Donner: wenn die Götter streiten

Gestern ist eine Gewitterfront mit Hagel, Sturm, Blitz und Donner über Deutschland hinweggegangen. Es war sehr beeindruckend. Mich hat sie auf offenem Feld überrascht, ich musste mich hinter einer Haselnusshecke verstecken, weil die kleinen Eisgeschosse doch ganz schon gebrannt haben, wenn sie meinen Regenumhang trafen (ja, daran hatte ich gedacht. Ich glaub ich werd erwachsen.)
Leider war ich nicht zuhause, wo mein kleiner Brainbug sein erstes Unwetter erlebte. Er hat sich, so erzählt seine Mutter, arg gefürchtet, geweint, und erst als sie ihm ausführlich erzählt hat, dass der Donner "da oben" "weit weg" ist und so was halt mal vorkommen kann, hat er sich beruhigt. Als ich eine halbe Stunde später triefend nass nach Hause kam, konnte ich ihn schon wieder zum lachen bringen über das ferne Grollen.
Weil der Tag aber mit einem Donnerwetter ganz anderer Art angefangen hat, gab mir das ganze doch zu denken. Wenn Kindischatz vor einem meterologischen Unwetter Angst hat, macht uns das keine Sorgen; im Gegenteil, ich fand es irgendwie süß. Aber wenn die Götter sein Welt, also Mama und Papa, in Streit geraten und stundenlang türnknallend oder krakeelend durch seine kleine Welt toben, dann ist das was anderes.
Wirklich? Es gibt ja verschiedene Denkweisen zu dem Thema.
  • Einerseits muss man auch das Steiten lernen, weil ohne kommt man ja doch nicht durchs Leben. Warum also nicht von denen, die einem auch alles andere beibringen, vom Töpfchengehen bis zum Kravattebinden oder Zöpfeflechten. Allerdings muss es "richtig" passieren: keine Gewalt, keine Beleidigungen, kein Alkohol, möglichst hinterher eine öffentliche Versöhnung. Streit hinter geschlossenen Türen ist wahrscheinlich keine gute Idee, denn wie jeder Horrorfilmfan weiß, sind die Schlimmen Sachen, die man nicht sieht, gruseliger als die, welche sich zeigen.
  • Andererseits ist es tatsächlich furchtbar, einen Streit (oder immer wieder Streitereien) der Eltern zu erleben.

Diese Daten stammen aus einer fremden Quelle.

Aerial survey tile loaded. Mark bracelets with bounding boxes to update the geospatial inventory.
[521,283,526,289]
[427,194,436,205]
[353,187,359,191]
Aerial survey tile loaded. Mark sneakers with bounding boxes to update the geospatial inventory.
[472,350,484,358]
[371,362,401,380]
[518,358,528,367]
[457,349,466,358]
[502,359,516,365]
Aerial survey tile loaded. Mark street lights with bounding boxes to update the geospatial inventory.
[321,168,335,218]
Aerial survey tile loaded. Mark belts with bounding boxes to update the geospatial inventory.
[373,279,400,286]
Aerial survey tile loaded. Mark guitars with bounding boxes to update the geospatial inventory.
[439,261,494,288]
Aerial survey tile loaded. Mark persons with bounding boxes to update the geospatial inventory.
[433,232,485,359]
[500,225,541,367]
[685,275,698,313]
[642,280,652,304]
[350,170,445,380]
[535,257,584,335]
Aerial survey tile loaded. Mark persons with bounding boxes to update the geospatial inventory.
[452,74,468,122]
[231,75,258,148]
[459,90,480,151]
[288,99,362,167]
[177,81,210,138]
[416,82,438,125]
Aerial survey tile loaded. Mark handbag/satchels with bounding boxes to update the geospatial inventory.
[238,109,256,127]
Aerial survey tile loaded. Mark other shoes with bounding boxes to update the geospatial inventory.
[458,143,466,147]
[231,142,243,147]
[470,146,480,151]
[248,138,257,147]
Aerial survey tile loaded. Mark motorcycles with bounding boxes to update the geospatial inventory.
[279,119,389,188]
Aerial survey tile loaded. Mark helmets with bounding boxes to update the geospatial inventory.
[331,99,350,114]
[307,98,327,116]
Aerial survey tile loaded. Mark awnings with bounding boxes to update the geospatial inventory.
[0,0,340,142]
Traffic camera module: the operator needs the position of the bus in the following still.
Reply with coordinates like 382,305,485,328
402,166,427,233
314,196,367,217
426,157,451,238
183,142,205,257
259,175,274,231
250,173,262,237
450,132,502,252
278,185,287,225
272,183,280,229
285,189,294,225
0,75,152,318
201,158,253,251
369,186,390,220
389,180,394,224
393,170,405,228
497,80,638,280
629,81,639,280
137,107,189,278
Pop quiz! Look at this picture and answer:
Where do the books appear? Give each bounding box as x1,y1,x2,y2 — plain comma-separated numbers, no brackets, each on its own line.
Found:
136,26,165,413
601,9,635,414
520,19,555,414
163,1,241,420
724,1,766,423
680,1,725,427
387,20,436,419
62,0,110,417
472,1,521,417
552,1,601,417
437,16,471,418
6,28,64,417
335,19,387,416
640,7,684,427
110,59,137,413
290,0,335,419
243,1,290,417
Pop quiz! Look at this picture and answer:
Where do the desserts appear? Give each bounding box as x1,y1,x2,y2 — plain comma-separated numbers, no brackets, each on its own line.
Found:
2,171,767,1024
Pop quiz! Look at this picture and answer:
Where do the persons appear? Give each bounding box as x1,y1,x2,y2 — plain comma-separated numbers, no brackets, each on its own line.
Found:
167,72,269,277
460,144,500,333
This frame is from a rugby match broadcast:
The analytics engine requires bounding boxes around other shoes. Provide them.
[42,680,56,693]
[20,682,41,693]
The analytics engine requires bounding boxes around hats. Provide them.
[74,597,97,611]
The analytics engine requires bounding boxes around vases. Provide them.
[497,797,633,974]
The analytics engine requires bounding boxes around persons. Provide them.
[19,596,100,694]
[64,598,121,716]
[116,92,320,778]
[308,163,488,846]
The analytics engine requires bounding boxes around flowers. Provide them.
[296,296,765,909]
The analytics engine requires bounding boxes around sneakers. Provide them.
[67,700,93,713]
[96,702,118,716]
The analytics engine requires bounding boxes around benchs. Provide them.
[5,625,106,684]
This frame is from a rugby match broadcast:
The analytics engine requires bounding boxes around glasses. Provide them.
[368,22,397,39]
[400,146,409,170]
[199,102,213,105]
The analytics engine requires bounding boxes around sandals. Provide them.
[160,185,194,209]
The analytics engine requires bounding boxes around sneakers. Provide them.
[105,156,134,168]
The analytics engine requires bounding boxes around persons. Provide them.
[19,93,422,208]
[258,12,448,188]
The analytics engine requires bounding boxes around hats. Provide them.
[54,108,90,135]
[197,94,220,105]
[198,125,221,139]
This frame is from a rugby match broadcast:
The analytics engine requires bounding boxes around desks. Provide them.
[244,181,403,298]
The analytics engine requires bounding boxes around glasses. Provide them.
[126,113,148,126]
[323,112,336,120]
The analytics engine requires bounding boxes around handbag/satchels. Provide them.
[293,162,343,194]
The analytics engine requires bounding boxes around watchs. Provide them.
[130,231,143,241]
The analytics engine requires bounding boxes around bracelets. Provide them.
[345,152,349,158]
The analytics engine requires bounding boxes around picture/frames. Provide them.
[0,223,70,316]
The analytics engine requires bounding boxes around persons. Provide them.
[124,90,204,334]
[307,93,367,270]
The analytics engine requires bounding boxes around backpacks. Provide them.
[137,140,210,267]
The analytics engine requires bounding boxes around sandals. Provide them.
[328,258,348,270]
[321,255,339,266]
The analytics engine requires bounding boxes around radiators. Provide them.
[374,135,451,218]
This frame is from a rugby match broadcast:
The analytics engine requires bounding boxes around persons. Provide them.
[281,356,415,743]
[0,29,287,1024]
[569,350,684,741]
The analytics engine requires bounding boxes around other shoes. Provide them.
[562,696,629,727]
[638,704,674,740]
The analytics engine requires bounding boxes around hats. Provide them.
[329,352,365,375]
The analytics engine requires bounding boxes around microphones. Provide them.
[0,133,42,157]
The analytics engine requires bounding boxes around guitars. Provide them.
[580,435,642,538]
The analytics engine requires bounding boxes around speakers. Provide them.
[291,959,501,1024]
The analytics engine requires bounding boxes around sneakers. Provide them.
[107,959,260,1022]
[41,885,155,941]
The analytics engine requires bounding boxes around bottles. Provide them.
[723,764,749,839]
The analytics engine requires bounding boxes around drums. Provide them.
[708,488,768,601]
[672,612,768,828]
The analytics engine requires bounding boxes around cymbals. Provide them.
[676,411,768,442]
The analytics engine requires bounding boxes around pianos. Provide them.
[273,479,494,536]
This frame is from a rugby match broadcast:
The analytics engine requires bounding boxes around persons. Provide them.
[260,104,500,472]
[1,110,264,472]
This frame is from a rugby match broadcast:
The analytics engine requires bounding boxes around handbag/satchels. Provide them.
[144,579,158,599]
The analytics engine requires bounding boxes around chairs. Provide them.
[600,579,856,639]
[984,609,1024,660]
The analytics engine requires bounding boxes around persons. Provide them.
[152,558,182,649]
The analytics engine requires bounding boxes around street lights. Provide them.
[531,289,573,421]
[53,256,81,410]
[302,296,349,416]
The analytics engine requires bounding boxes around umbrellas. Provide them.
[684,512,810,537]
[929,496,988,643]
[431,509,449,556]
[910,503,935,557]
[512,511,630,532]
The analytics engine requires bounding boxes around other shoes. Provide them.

Jeder von uns wird sich daran noch erinnern können.
Mir kommt irgendwie der Verdacht, dass diese beiden Schulen an der Wirklichkeit vorbei gehen. Es ist nicht die Frage, wie man am besten vor den Kindern streitet, oder ob. Es ist eine Tatsache, eine Widrigkeit des Lebens, die man genau so wenig vermeiden kann wie Zahnarzt, Steuern und Werbeanrufe zur Abendessenzeit. (Außer man vermeidet es, Zähne zu haben, ein Einkommen und ein Telefon - hey, das ist ja wie bei meinem kleinen Brainbug vor einem Jahr oder so) Streit macht Angst, ist eine schlimme Sache, manchmal führt er zu einer Scheidung... Aber da muss man durch, auch als Zweijährige/r.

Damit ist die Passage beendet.